A sucessora de Portas ambiciona um mercado eleitoral muito mais vasto do que aquele que o CDS teve até agora. O discurso em que contou a sua história foi, depreciativamente, classificado por alguns críticos como um "estilo Cristina Ferreira" - uma referência à apresentadora de televisão que, no dia da mulher, esteve no Parlamento precisamente a convite da nova líder centrista.

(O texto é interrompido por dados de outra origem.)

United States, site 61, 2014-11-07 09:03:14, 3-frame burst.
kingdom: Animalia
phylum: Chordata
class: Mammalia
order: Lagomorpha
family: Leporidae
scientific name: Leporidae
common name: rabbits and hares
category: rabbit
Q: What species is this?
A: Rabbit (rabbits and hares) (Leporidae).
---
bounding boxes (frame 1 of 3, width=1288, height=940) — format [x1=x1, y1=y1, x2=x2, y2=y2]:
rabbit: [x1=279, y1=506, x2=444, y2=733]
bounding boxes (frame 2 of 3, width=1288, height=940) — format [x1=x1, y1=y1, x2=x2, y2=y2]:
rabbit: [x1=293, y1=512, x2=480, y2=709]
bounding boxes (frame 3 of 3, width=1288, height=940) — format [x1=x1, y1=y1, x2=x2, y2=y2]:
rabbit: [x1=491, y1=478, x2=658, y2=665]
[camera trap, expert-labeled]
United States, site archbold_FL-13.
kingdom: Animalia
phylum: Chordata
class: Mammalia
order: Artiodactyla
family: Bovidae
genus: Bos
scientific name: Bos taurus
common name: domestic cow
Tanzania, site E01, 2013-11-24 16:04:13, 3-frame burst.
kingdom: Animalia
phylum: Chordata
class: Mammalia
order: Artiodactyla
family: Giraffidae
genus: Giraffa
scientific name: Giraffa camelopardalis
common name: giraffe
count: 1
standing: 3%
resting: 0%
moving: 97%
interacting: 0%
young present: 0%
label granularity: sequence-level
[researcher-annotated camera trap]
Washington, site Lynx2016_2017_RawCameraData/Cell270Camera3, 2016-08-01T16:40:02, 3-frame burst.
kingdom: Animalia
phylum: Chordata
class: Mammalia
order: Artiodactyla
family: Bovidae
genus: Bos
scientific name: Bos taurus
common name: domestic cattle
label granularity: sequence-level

Ao querer alargar o espetro Cristas corre riscos? Claro que sim. O CDS de Portas já não era o partido dos quadros e dos professores-doutores do tempo de Freitas e Adriano, mas ainda não era o partido dos programas televisivos da manhã. Mas se tem a ambição de liderar um partido que fala para todos, porque quer ser como os grandes, Cristas terá de saber segurar os que já eram os seus eleitores tradicionais. Para isso, precisa de equipa. Mais do que Portas precisava (e até ele precisava). Necessita de um partido com vários rostos e de saber aproveitar as mais-valias de gente tão diferente como Nuno Melo, Adolfo Mesquita Nunes ou Cecília Meireles (para referir apenas os que escolheu para seus vice-presidentes). Ninguém disse que será fácil.

Ouvindo as críticas que este fim de semana eram feitas nos bastidores do congresso, não é óbvio que a comparação de Assunção Cristas com Cristina Ferreira seja necessariamente depreciativa. Afinal de contas, a apresentadora é uma das mulheres mais populares e, em certa medida, mais influentes do país. Não nas elites, é certo. Mas há mais país para além das elites. E mais votos.